2.2. Fill Transition Shots with Kling's "Start/End Frame Reference"
First, obtain high-resolution images of each key frame as the starting and ending frames for the video. You can extract these frames using Nano Banana Pro, for example, with a prompt like "Extract the image content from row x, frame x, and remove black borders."
Next, use Kling AI to fill in the transitions between key frames, generating coherent video segments. Kling supports start/end frame references and can automatically create intermediate content.
-
Steps:
- Access the Kling AI creative interface.
- Click the "Start & End Frames" icon, upload the first frame from the storyboard as the start, and the last frame as the end.
- Input a prompt: For example, "Start with [start frame description], end with [end frame description], [add change details, such as character actions or camera movements]." Like, "Start with the dragon overlooking the warrior, end with the warrior drawing his sword and charging, slowly push in the shot, add snow mist effects."
- Optionally set the video duration (3-10 seconds).
- Generate the video: Kling will create transitions based on the prompt, ensuring overall continuity.
-
Tips: Add detailed descriptions to improve accuracy, such as "Maintain the same lighting and atmosphere." If multiple subjects are involved, upload additional reference images (up to 7). This tool supports mixed image and video references.
In this post, the actual operations for generating each segment are detailed.
2.3. Edit and Refine with CapCut
Finally, use CapCut to revise and perform the final editing on the videos. CapCut is a free AI video editor that can generate content from scripts and easily optimize AI-generated segments.
-
Steps:
- Download and open CapCut (supports desktop or mobile versions).
- Import the video segments generated by Kling.
- Use tools: Upload segments, select templates or input scripts for automatic editing (such as adding transitions and effects).
- Manual revisions: Adjust the timeline, add music, text, effects, or trim inconsistent parts.
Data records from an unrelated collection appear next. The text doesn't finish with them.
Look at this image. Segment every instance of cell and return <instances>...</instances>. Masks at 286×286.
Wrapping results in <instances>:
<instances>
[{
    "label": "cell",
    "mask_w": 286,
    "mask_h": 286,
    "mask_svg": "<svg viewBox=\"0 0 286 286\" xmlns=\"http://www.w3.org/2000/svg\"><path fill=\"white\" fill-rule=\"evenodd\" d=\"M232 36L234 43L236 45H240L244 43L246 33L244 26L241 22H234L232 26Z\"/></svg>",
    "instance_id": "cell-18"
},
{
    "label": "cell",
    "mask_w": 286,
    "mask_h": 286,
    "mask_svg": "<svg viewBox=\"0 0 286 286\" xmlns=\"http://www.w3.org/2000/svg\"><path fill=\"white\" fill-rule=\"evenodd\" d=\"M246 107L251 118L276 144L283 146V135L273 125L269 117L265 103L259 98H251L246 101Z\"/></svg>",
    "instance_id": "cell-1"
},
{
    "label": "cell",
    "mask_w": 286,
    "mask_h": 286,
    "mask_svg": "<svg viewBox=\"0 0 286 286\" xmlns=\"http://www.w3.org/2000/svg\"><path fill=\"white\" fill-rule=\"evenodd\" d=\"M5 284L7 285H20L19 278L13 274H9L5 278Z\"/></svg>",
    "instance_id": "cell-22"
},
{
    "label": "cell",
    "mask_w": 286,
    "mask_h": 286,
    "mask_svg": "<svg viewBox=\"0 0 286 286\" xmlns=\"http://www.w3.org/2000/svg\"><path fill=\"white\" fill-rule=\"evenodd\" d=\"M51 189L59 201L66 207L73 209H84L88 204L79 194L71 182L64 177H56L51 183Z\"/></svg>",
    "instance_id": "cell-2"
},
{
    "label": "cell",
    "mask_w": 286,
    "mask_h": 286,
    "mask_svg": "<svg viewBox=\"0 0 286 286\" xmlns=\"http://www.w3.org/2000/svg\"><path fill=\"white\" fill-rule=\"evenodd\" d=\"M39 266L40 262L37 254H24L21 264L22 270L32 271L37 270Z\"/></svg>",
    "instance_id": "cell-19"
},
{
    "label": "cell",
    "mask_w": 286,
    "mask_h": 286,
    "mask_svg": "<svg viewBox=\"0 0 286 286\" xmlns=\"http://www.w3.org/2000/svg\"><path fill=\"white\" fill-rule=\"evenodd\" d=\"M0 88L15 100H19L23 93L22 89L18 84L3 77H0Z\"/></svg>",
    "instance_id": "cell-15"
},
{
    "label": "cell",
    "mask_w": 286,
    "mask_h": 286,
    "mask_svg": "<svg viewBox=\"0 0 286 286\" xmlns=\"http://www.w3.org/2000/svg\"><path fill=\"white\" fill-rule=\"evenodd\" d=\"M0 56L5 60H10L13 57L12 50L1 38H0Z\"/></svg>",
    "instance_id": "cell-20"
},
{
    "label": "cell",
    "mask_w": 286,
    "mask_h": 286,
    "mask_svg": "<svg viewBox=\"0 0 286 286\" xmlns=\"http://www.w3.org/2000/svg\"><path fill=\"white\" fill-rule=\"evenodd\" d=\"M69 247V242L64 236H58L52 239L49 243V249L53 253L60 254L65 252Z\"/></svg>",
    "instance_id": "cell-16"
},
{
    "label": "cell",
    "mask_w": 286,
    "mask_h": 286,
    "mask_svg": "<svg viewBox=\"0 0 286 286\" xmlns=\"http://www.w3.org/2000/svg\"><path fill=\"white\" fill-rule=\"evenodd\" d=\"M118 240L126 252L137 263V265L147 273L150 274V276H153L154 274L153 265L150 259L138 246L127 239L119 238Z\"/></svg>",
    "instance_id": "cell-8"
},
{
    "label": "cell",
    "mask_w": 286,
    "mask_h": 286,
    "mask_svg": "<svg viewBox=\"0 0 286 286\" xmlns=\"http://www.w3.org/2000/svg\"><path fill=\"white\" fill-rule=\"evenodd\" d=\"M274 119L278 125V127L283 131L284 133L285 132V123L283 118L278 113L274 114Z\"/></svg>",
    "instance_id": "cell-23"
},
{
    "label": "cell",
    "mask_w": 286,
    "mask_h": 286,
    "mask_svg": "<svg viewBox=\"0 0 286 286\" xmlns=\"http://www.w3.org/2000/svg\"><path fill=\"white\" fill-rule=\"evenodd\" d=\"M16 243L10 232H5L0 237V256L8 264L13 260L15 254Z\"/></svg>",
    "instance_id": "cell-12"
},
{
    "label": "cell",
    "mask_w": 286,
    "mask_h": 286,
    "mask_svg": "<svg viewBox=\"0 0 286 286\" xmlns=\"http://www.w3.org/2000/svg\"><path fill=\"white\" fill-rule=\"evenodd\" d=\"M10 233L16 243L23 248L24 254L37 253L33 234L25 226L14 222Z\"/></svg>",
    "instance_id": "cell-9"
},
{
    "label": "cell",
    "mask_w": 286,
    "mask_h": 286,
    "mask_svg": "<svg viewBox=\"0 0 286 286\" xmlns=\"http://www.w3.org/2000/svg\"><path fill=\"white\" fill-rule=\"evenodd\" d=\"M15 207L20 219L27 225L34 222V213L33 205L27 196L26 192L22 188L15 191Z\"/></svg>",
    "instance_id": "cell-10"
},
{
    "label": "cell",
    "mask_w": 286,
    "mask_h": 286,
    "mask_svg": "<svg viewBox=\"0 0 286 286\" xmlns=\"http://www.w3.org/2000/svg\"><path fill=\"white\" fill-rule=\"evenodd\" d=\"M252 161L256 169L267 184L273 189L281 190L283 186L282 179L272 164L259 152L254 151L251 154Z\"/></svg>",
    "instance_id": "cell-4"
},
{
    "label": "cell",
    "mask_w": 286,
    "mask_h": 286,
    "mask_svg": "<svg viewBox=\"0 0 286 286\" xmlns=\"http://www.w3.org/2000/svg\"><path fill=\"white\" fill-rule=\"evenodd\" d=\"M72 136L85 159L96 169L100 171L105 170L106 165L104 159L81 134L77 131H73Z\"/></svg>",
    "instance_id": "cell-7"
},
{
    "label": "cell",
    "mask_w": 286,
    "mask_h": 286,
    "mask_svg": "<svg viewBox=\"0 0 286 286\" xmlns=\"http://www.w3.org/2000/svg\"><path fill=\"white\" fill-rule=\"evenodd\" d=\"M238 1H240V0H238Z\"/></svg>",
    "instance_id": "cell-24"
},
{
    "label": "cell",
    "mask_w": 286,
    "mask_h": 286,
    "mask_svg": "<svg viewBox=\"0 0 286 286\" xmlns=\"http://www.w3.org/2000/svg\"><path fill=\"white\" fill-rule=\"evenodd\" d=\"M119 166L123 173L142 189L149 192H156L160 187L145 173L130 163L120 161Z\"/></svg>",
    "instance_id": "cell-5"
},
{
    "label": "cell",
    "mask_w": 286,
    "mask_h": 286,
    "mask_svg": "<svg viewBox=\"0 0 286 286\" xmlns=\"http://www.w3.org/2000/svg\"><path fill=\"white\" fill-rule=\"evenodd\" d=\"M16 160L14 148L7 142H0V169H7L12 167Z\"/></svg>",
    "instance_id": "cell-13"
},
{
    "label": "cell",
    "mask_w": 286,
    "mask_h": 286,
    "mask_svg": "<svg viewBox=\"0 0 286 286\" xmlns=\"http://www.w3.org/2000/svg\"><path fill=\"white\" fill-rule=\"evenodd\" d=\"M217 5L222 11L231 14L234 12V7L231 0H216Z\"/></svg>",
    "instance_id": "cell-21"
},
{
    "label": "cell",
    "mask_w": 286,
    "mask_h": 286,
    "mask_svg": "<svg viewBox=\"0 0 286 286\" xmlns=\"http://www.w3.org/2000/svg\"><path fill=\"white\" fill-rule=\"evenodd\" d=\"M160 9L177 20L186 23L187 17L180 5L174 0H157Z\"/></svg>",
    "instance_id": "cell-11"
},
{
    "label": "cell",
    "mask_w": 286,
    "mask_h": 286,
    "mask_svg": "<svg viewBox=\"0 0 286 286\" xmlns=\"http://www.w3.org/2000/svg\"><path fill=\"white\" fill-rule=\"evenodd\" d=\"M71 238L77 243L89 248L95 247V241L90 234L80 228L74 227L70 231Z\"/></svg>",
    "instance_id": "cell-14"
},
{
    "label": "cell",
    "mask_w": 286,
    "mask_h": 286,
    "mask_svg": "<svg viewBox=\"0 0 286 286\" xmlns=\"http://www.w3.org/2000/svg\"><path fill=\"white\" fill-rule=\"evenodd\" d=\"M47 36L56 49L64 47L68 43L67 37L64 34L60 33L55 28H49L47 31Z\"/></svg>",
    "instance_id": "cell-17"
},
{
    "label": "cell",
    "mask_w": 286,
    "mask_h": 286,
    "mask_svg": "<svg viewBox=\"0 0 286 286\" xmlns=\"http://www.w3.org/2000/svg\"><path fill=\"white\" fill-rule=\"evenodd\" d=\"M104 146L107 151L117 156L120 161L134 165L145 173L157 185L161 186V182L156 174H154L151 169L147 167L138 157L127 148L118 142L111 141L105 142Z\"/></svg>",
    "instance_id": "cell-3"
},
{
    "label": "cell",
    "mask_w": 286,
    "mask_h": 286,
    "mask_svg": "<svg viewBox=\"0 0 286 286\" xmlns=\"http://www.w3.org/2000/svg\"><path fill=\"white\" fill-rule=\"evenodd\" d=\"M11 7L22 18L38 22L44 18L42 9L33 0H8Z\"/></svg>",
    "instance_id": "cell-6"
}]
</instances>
Use AI voice features to generate narration or replace audio.
- Export: Select high-definition resolution to generate the final short film.
-
Tips: If AI generation has flaws (such as unnatural movements), fix them with CapCut's stabilization and speed adjustments. When stitching multiple Kling segments into a complete short film, pay attention to consistent pacing.
3. Challenges and Insights in the Production Process
In actual operations, you may encounter some challenges, but these often spark deeper insights. Community user feedback shows common issues include prompt context pollution, music synchronization difficulties, and the need for manual intervention in transitions. Specifically:
- How to Make AI Generate Story-Driven Visuals: Incorporate character relationships and narrative intentions into prompts to avoid shallow outputs. Also, prevent prompt context pollutionāif AI responses are unstable, start a new conversation to re-extract key frames and ensure consistency.
- Writing Prompts in Cinematic Language: Clearly specify shot types, movements, and composition changes to make transitions smoother and enhance professionalism. During Kling generation, if there are gaps in transitions, optimize with detailed descriptions (such as "Slowly push in and maintain the atmosphere"), but ultimately, human intuition is needed for fine-tuning.
- Editing is the True Ceiling of Quality: Shot combinations, pacing control, emotional building, and audio-visual synchronization all rely on post-production, which determines the final success or failure. Especially when adding background music, syncing beats often requires manual intervention; current AI tools cannot perfectly replace this. It is recommended to use CapCut for manual adjustments to speed and transitions to achieve seamless connections.
In summary, AI short film production is like a symphony intertwining screenwriting, directing, and editing: it perfectly blends the magic of technology with human inspiration. If you can skillfully grasp the story's pulse, the poetry of shots, and precisely control every heartbeat rhythm, the final product will bloom with brilliance beyond imagination. This process not only breaks the shackles of traditional creation but also acts as a gateway to infinite creativity, inviting every dreamer to embark on an exploratory journey.